Security experts at Microsoft think that Gamaredon, a Russian-linked threat actor suspected of launching a cyberattack on a western government entity in Ukraine last month, is a very agile operation that places a high priority on using strategies to evade detection.
Researchers at Microsoft’s Threat Intelligence Center (MSTIC) said in a blog post today that Gamaredon seems to be primarily focused on cyber espionage.
Gamaredon has previously targeted Ukrainian people and groups, but researchers at Palo Alto Networks’ Unit 42 organisation stated Thursday that the group conducted an assault on January 19 intended at compromising a Western government “entity” in Ukraine. According to the Ukrainian Security Service, Gamaredon’s top brass comprises five Russian Federal Security Service officials.
It was revealed today in a blog post by Microsoft’s security analysts that the Gamaredon organisation has been actively participating in harmful cyber operations against Ukraine since October 2021.
Microsoft refers to the hacking group as “Actinium,” whilst Unit 42 refers to the group as “Gamaredon.”
Threat researchers at MSTIC said in a blog post that they’ve seen evidence of the malware ACTINIUM infiltrating a wide range of Ukrainian institutions including the judicial, law enforcement and non-profit sectors, and they believe it’s primarily focused on stealing sensitive data and gaining lateral access. ACTINIUM has been operating out of Crimea with cyber espionage in mind, according to MSTIC.
Getting away from spies
According to the researchers, spear-phishing emails containing malicious macro attachments are regularly utilised by the gang. This results in the deployment of remote templates. It is possible to prevent dangerous material from being loaded into a document unless a user specifically requests it (for example, when the user opens the page).
Static detections, such as those used by systems that scan attachments for malicious material, are made more difficult by this technique, according to the researchers. To further evade detection, the malicious macro may be hosted remotely by an attacker, giving them complete control over when and how the harmful component is supplied.
Many email phishing lures, including some that spoof reputable businesses, are being utilised by Gamaredon to create trust and familiarity with the victim, according to Microsoft researchers.
Gamaredon employs a wide range of malware strains, the most “feature-rich” of which is Pterodo, according to Microsoft. According to the researchers, Pterodo malware uses a “dynamic Windows function hashing method to map essential API components and a ‘on-demand’ strategy for decrypting needed data and clearing allotted memory space when utilised” to avoid detection and analysis.
“An agile and changing sequence of harmful code” is how Microsoft describes the PowerPunch virus utilised by the gang.” A number of other Gamaredon virus families are also in use, such as the ObfuMerry and ObfuBerry families.
‘Extremely nimble threat’
According to Microsoft researchers, Gamaredon “rapidly develops new disguised and lightweight capabilities to spread increasingly complex malware.” “These are targets that move quickly and have a lot of volatility.”
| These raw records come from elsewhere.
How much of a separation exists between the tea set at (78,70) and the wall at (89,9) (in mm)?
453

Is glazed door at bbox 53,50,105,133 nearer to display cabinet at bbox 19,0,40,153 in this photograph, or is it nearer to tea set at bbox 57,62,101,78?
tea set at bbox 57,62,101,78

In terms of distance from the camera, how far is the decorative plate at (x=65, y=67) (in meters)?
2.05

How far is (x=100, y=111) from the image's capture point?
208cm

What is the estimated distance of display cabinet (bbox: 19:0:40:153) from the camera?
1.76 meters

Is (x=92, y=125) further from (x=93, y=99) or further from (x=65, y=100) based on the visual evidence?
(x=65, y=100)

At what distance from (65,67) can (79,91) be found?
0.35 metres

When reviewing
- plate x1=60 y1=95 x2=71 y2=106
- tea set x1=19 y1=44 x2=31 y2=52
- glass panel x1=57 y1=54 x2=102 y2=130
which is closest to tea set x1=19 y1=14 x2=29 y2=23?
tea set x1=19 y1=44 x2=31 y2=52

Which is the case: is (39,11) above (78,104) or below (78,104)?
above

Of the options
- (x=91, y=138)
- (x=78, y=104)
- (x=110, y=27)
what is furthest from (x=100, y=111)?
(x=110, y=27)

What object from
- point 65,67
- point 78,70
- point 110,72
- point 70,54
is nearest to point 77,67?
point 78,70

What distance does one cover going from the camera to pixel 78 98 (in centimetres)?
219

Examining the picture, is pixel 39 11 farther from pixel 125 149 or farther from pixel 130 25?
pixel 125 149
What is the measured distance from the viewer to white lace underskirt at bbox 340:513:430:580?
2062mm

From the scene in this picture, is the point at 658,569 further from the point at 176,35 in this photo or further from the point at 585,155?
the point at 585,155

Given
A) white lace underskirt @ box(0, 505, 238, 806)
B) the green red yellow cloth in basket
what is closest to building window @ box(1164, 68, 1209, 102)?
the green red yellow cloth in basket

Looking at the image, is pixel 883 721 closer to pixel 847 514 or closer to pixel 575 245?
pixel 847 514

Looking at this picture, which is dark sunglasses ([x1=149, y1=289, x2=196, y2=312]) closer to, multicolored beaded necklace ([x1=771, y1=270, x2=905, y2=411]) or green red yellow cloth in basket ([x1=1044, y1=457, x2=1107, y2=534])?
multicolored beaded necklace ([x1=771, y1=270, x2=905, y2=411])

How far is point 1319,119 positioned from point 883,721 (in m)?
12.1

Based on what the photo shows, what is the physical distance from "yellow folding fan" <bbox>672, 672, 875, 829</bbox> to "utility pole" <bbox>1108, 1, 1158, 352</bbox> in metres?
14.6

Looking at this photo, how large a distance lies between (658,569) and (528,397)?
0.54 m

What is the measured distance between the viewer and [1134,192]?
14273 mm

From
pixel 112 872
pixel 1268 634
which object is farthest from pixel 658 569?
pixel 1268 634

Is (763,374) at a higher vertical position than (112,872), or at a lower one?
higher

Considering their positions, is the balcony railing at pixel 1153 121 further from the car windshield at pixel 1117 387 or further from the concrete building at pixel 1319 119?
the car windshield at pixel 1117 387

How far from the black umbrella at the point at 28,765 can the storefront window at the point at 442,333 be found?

Obfuscated VBScript (Microsoft’s scripting language) is a primary focus of the researchers’ analysis of payloads. While this strategy isn’t new, “antivirus systems must constantly evolve to stay pace with a highly nimble adversary,” the researchers stated.
Gamaredon’s attempted phishing assault on a Western government institution in January was disclosed by Unit 42 on Thursday.
By using an employment agency in Ukraine, Gamaredon instead of sending the malware downloader to its victim, the Unit 42 researchers stated. This was done by searching for an open position, uploading their downloader as a résumé, and sending it to a Western government agency through a job search portal.”
Since the campaign was so well-executed, it seems that Gamaredon was deliberately trying to weaken this Western government institution, Unit 42 concluded in its article.
To yet, neither Gamaredon nor Unit 42 have been able to pin down a specific Western government body as the subject of their vengeful attention.
‘WhisperGate’ assaults are unrelated to this incident
Gamaredon’s attempted assault on January 19 occurred less than a week after the new “WhisperGate” family of malware hit more than 70 Ukrainian government websites.
In today’s publication, Microsoft researchers said the threat actor behind those assaults seems to be independent from Gamaredon. These two actors or their actions have not been linked by the Microsoft Threat Intelligence Center, the researchers stated.
According to the Department of Homeland Security (DHS), Russia may be planning a cyberattack on US infrastructure as tensions rise between the two nations.
More than 100,000 Russian soldiers are said to be stationed along Ukraine’s eastern border. U.S. President Joe Biden ordered the deployment of an extra 3,000 soldiers to Eastern Europe on Wednesday.